IV Edición

Curso 2007 - 2008

Alejandro Quintana

Caminos de ida y vuelta
Beatriz Fdez Moya, 15 años

                 Colegio Entreolivos (Sevilla)  

La Sevilla de mi juventud ya no existe. Después de años he vuelto a recorrer sus calles y he sentido una gran tristeza al comprender que los escenarios de mis mejores recuerdos se han convertido en grandes autovías o altos bloques de edificios. Poco queda ya de la mágica Sevilla que me encantaba recorrer de noche de la mano de Gabriel, cuando la luna proyectaba sombras azuladas en las paredes de cal.

Hace unos días me senté en un banco de una plaza, vieja amiga. Distinguí a lo lejos el caserón donde habíamos pasado los momentos más felices de la infancia, pero no tuve valor para acercarme. Algo me decía que si lo hacía, los recuerdos se evaporarían para siempre. El tiempo no nos hace sabios, tan sólo nos hace más cobardes.

Durante años he tratado de huir de los recuerdos. He viajado por todo el mundo y he vivido en las más exóticas y atractivas ciudades que uno pueda imaginar. Creí que si corría más allá del horizonte las sombras de mi pasado se apartarían. Pensé, ilusa de mí, que si interponía la suficiente distancia las voces de mi mente se acallarían para siempre y me dejarían vivir, libre de todos esos miedos que me embargaban.

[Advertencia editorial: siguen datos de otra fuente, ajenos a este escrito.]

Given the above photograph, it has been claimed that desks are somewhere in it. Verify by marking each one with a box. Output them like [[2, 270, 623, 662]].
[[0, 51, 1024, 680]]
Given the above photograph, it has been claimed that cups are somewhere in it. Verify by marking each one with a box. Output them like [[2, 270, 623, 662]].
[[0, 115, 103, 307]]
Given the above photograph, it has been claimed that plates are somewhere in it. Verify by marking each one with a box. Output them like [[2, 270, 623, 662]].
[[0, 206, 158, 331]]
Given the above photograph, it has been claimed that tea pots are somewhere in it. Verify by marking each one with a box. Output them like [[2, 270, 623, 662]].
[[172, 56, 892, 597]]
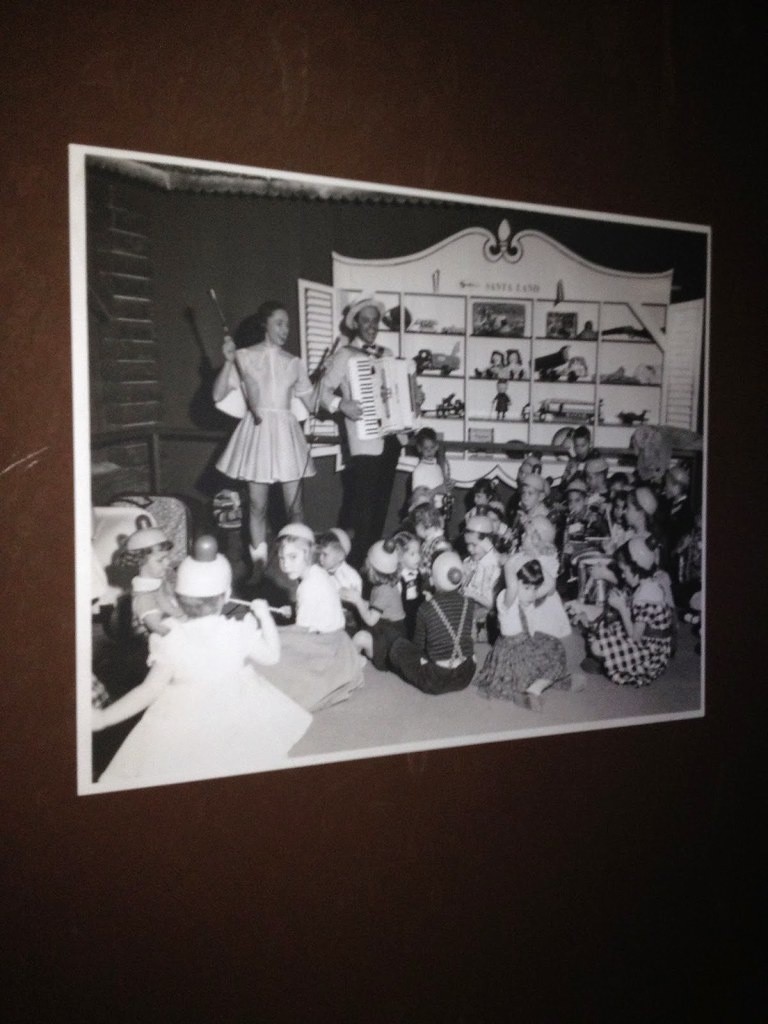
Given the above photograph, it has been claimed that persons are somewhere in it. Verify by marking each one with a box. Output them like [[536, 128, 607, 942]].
[[318, 296, 426, 569], [92, 424, 695, 783], [213, 299, 335, 586]]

Volví por fin a la orilla del Guadalquivir y me senté en un césped recién cortado. La Giralda se alzaba, imponente, como un centinela. Miré entonces el río donde años atrás había esparcido las cenizas de Gabriel, siguiendo su voluntad. Tantas ilusiones y esperanzas se habían ido aguas abajo para luego desembocar en el mar, disueltas en sal. El mismo sol que aquel día brillaba intenso iluminó mi cara y sentí la presencia de mi amado. Nunca me había dejado sola, por más que hubiera huido, siempre lo había llevado en mi corazón. Una sonrisa se dibujó en mis labios: ya no podía ni quería huir más. Había vuelto a casa.